B.     Teoritis Kasus
1.      Definisi Katarak
Katarak merupakan kekeruhan yang terjadi pada lensa mata, sehingga   menyebabkan penurunan/gangguan penglihatan (Admin,2009). 
              Katarak menyebabkan penglihatan  menjadi berkabut/buram.
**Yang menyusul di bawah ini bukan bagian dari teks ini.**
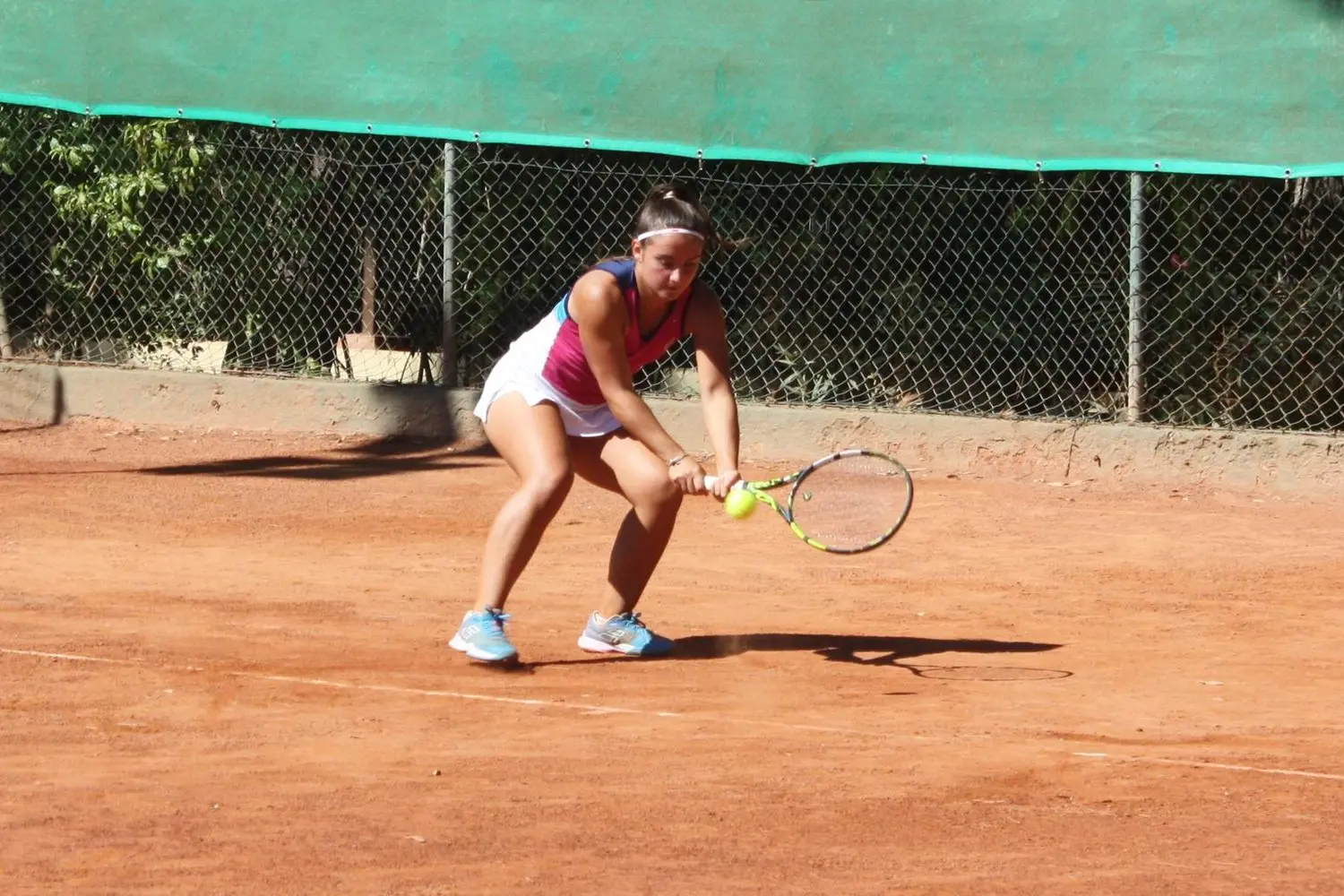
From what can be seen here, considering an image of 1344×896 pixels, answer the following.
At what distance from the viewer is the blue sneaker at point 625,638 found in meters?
6.11

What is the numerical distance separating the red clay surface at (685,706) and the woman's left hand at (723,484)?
1.89ft

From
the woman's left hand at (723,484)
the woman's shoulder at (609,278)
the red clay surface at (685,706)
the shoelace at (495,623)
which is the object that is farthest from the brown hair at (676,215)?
the red clay surface at (685,706)

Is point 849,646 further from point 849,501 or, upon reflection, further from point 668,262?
point 668,262

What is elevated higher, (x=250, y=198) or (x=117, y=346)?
(x=250, y=198)

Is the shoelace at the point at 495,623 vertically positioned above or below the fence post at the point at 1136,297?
below

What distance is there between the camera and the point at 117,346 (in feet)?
38.8

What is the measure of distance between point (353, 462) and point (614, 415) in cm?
478

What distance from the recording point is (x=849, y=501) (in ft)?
19.0

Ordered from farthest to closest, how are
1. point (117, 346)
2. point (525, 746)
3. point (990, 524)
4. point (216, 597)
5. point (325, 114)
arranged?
point (117, 346), point (325, 114), point (990, 524), point (216, 597), point (525, 746)

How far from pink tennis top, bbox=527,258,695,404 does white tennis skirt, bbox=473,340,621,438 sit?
0.02 metres

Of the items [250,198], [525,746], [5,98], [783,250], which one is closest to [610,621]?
[525,746]

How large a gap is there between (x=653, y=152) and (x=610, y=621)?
4714 mm

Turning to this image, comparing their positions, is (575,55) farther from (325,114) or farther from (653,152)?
(325,114)

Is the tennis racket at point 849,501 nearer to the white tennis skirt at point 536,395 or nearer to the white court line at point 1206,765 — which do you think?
the white tennis skirt at point 536,395
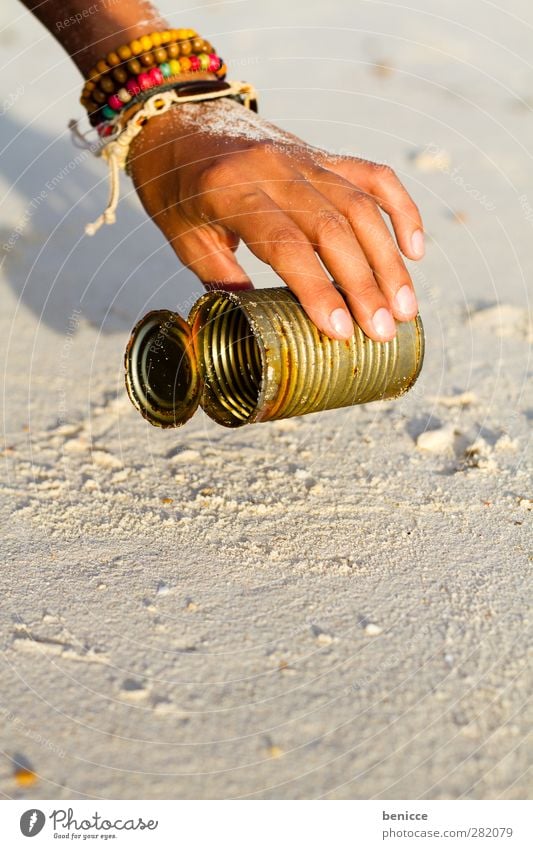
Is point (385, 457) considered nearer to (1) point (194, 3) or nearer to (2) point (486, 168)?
(2) point (486, 168)

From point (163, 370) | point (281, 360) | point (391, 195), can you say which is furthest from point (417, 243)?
point (163, 370)

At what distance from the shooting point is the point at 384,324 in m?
2.39

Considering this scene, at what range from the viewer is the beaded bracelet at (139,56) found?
2.85m

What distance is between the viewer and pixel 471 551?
2.57m

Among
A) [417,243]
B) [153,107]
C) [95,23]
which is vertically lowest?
[417,243]

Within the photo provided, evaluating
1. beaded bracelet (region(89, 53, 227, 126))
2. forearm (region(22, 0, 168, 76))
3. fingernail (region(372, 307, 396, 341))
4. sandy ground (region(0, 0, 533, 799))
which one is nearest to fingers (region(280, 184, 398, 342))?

Katarak merupakan keadaan patologik lensa dimana lensa menjadi keruh akibat hidrasi cairan lensa atau denaturasi protein lensa, sehingga pandangan seperti tertutup air terjun atau kabut merupakan penurunan progresif kejernihan lensa, sehingga ketajaman penglihatan berkurang (Corwin, 2000).

2.      Etiologi
Berbagai macam hal yang dapat mencetuskan katarak antara lain (Corwin,2000):
a.        Usia lanjut dan proses penuaan
b.       Congenital atau bisa diturunkan.
c.        Pembentukan katarak dipercepat oleh faktor lingkungan, seperti merokok atau bahan      beracun lainnya. 
d.       katarak bisa disebabkan oleh cedera mata, penyakit metabolik (misalnya diabetes) dan obat-obat tertentu (misalnya kortikosteroid). 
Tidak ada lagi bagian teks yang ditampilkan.